» To do
- a) Decide whether each statement agrees with the blog excerpt: (i) the linen dress was a gift from a friend; (ii) the crop top was made from the upper part of the dress; (iii) the neckline facings were cut from new fabric. Answer yes or no for each and quote the deciding words.
- b) Carry on the blog excerpt about the mittens and the linen crop top, starting right after its final sentence.

» Extracted text
_____

Irish Vine Colorwork mittens
Ok, that was not so short after all, but let me make it up by saying the following about the mittens. They are pretty, they took a long time to knit, and I am happy with them. The end. Ravelry notes and more pictures here.

Linen crop top and shorts
Moving deftly into summer, as our weather did – for a day at least. Sustainable sewing is a hot topic right now, and the Love to Sew episodes on this and intentional making were particularly inspiring to me, especially the round-up of ways to use scraps. I was delighted to realize I do a lot of those things already! Refashioning has also been a focus for a number of years, through projects like The Refashioners run by Portia Lawrie. I am mentioning these things as I had a stroke of inspiration one day, eyeing a full length linen sleeveless dress hanging in my wardrobe. It was given to me by a friend who though the color was typical me. Here is a terrible phone camera picture that I snapped at night before starting to unpick everything.

I did love the dusty olive green linen, but the fitted and lined dress was not a style I felt comfortable in. Suddenly I had the idea of using the bottom of the skirt as a crop top, placing the existing vent on the back for a breezy, boxy summer top. Using my trusty self-drafted kimono sleeve top as a template, I traced the shoulder slope and neckline, and added rectangles for sleeves. The neckline facings are pieced from the armhole pieces of the dress, which happened to have the perfect curves.

_____

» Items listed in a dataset
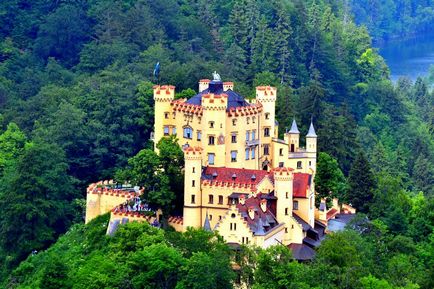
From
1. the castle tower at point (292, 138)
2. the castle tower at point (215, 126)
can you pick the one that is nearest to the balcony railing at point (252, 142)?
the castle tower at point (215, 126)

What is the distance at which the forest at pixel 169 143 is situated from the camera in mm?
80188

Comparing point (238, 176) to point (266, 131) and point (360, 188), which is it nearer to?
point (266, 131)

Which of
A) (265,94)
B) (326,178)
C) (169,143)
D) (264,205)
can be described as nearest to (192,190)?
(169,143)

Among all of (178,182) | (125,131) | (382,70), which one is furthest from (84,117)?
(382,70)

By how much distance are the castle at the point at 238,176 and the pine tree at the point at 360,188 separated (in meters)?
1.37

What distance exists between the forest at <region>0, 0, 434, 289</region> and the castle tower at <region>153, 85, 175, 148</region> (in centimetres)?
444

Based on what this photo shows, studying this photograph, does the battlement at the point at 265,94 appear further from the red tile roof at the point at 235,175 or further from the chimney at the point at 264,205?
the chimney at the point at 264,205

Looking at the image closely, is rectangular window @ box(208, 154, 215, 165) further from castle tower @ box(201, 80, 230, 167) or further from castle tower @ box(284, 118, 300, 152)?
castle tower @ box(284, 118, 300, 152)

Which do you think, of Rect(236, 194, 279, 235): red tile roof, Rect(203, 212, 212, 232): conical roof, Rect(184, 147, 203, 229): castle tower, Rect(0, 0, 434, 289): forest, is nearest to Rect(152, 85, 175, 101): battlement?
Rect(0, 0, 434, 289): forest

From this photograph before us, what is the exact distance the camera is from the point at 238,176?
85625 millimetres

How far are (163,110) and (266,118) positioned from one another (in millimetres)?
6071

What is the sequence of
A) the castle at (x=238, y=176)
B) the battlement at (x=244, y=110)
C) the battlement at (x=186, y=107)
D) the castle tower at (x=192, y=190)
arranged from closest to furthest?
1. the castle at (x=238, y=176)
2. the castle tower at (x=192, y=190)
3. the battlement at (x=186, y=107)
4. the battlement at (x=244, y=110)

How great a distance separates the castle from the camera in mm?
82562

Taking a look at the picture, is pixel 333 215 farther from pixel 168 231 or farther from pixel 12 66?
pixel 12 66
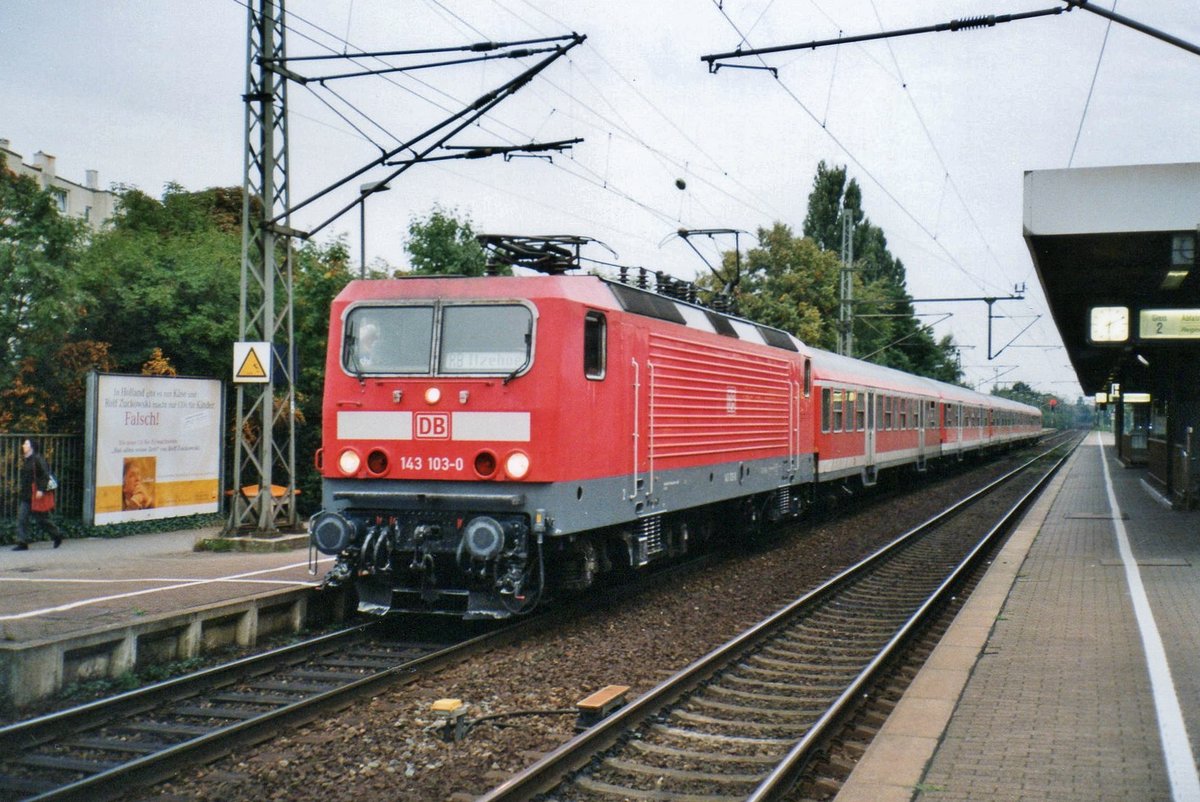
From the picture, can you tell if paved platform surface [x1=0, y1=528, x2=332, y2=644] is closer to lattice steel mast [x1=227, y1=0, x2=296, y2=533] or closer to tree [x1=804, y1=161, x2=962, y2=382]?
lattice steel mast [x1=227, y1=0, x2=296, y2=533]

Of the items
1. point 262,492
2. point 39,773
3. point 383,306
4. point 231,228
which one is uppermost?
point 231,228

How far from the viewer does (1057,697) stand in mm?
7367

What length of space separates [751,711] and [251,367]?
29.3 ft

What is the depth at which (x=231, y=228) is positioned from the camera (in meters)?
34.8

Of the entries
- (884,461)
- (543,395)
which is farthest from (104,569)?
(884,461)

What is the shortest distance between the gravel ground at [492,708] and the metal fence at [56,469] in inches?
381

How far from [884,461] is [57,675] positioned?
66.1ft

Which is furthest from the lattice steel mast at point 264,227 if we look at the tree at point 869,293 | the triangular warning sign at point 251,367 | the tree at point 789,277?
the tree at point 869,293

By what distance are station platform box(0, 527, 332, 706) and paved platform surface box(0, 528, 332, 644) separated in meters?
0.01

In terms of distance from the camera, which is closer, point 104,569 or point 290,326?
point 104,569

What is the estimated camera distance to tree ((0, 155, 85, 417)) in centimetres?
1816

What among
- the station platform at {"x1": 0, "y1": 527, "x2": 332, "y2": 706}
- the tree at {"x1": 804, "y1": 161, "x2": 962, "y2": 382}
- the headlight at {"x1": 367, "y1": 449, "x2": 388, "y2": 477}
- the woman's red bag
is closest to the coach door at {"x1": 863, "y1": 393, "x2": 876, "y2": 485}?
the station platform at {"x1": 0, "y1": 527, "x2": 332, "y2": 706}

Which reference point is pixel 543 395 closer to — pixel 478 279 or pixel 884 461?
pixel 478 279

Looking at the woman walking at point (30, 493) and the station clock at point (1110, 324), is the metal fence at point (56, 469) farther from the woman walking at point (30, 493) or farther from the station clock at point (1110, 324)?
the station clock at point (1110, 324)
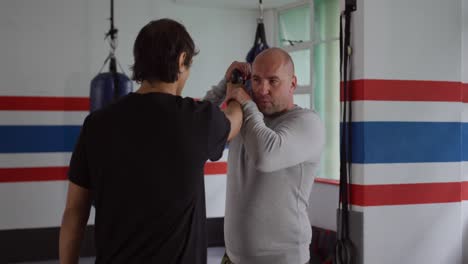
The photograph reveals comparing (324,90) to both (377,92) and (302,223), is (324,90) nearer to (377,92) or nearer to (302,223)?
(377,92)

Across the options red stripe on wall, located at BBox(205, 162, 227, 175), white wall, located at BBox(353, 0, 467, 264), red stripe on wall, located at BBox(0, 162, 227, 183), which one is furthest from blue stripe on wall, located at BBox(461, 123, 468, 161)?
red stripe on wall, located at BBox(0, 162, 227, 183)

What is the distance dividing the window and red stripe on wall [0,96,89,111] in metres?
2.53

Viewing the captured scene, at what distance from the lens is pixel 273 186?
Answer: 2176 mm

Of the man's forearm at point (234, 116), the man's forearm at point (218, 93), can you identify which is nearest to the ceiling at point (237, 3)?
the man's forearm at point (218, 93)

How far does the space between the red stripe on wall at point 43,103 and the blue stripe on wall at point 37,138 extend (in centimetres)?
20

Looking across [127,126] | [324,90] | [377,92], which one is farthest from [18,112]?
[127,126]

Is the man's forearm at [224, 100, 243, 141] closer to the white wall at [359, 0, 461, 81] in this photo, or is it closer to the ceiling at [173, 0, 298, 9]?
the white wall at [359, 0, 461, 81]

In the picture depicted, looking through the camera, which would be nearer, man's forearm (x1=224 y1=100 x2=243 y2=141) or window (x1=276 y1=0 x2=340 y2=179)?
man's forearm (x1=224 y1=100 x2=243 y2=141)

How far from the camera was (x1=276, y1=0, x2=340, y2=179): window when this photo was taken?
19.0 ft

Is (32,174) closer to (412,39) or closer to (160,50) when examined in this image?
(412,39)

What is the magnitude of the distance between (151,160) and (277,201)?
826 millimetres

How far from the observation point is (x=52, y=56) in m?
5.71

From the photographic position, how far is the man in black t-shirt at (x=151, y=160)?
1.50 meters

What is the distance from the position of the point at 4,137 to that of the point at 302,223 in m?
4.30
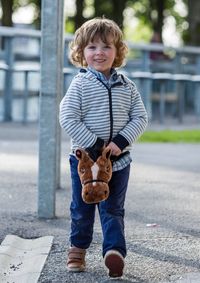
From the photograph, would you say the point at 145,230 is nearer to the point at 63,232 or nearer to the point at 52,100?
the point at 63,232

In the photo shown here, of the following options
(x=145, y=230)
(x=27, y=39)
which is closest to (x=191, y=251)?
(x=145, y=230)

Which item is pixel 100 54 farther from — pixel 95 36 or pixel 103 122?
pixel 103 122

_____

» Response list
- a)
(i) Yes: "It was given to me by a friend"
(ii) No: "using the bottom of the skirt as a crop top"
(iii) No: "The neckline facings are pieced from the armhole pieces of the dress"

- b)
This was a case of squeezing as much as possible out of the available fabric. For the shorts I used the OOP 3850 Simplicity Built By Wendy Slim-fit pants. I have made shorts (still unblogged, save for a mention of the plans) from this pattern, and they fit alright. I extended the lines as much as I could to get a high waist, and was able to eek out a waistband that is faced with a different fabric on the inside. The front pieces were cut with the dress side seam running down the middle, and the back was pieced. I used the original invisible zipper, just shortened. For comfort and allowing for fluctuations in weight the waist isn’t fitted, but rather has a 1″ elastic, held ever so slightly taut, that keeps the waist in place but doesn’t pinch.

I wanted to make the shorts as high waisted as possible, so I could wear them with the crop top with just the right amount of skin flashing. As you can see, I have to raise my hand quite a bit to show midriff! The vent means the back is more on display, especially when I move, but it is all in balance I think.

I had so much fun turning this unworn dress into something I look forward to using! Having the tiniest of fragments of fabric left afterwards was also fun – I so enjoy the creative problemsolving in projects like these.

Ogden Cami

This post is getting so long – I think I can sum this sewing project up quite quickly. Fast sew, good patterndrafting, I need an FBA (judging by the straps splaying and the wedge popping out near my armpit), viscose wrinkles, I’d like to shorten the straps 1/2-1″, and the strap placement doesn’t cover the top my my bra. I prefer to be able to wear a bra (with straps), so I am not sure that this top will become a staple in my wardrobe. Solid pattern!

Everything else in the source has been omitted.